2: I'm talking about making these properties a part of the standard.

actually, I think:

alias toUTF8 utf8;
alias toUTF16 utf16;
alias toUTF32 utf32;

would do the trick.

> 
> However, this is sucking on the heap, since you're not providing 
> anywhere for the conversion to occur. Hence it it expensive (heap 
> allocation is several times slower than a 'typical' utf conversion, and 
> there's potential lock-contention to deal with also). This is partly why 
> there was some pushback against such properties in the past; especially 
> when you can add them yourself using the funky array-prop syntax 
> (demonstrated above).
> 
> There's nothing wrong with convenience props and so on, but if the ones 
> built-in to the compiler are expensive to use, D will inevitably get a 
> reputation for being slow and/or heap-bound; just like Java did ~ 
> deserved or otherwise. D currently offers a number of alternatives anyway.

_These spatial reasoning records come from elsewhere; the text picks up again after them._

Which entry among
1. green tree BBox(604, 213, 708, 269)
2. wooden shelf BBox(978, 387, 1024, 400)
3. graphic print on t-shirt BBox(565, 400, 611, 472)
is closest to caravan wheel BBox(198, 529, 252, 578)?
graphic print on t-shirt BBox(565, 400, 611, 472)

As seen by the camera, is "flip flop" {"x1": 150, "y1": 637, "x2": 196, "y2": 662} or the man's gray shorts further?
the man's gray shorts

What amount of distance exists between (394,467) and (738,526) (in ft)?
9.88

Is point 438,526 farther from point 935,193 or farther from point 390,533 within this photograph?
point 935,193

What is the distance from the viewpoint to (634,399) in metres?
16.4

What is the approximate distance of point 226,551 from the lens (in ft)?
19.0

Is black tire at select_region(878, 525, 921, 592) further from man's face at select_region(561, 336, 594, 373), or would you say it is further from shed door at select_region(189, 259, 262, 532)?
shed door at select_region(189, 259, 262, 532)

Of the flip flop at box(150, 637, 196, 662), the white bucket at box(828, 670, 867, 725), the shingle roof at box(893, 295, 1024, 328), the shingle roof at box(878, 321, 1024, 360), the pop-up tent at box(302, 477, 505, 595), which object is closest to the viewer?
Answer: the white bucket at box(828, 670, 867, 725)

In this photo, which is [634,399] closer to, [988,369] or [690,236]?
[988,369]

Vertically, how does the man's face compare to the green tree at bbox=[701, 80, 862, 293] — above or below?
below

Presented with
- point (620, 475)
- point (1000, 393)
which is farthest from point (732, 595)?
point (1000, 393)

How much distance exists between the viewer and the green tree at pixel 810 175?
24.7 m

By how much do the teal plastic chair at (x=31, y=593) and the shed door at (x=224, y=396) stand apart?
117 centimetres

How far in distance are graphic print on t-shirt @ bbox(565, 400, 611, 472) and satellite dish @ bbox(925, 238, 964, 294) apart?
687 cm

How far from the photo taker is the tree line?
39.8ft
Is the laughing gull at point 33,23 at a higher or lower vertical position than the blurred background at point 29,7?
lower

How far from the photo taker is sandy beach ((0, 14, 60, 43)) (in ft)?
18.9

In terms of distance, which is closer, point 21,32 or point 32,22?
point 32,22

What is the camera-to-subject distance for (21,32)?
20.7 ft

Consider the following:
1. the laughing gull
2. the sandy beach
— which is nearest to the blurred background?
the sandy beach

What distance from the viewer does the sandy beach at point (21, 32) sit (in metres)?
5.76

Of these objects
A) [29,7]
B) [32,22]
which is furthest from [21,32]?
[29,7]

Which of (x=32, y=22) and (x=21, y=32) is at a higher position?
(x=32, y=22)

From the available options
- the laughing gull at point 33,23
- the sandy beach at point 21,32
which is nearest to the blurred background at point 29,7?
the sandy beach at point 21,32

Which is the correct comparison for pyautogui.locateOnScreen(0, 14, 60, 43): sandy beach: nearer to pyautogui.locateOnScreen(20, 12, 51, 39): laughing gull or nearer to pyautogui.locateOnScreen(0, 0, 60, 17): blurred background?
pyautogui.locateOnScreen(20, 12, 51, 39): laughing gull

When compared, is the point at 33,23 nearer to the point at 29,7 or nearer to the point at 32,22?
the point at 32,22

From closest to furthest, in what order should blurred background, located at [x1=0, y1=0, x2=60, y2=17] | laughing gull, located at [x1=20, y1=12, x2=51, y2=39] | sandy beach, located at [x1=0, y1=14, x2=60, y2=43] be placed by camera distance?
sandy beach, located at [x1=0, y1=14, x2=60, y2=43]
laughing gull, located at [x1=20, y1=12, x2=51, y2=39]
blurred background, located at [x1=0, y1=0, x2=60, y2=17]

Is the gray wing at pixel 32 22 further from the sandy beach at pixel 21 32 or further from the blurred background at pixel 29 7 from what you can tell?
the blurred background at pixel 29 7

Doesn't COW suck on the heap? object allocation? array concatenation? 
increasing the length property?

I suppose one could write custom allocators for these "temporary" 
conversions. For example, pre-allocate a chunk of heap for temporary utf 
conversions (10 K would suffice, I think) and use it like a stack to 
make the allocation faster?

Honestly, I don't know how that would work, but I bet someone else does, 
and I bet that person can write such an allocator.
Then, integrating that allocator into std.utf would make it faster to 
use the standard utf conversion properties. No?

> 
> Again, why not use a String aggregate instead? To hide/abstract the 
> distinction between Unicode types? I suspect that would be both more 
> efficient and more convenient? Having written just such a class, I can 
> attest to these attributes.

Because the standard library functions always expect a char[].
What you did with mango was write a whole library, not just a String class.

BTW, are there tutorials for using mango Strings?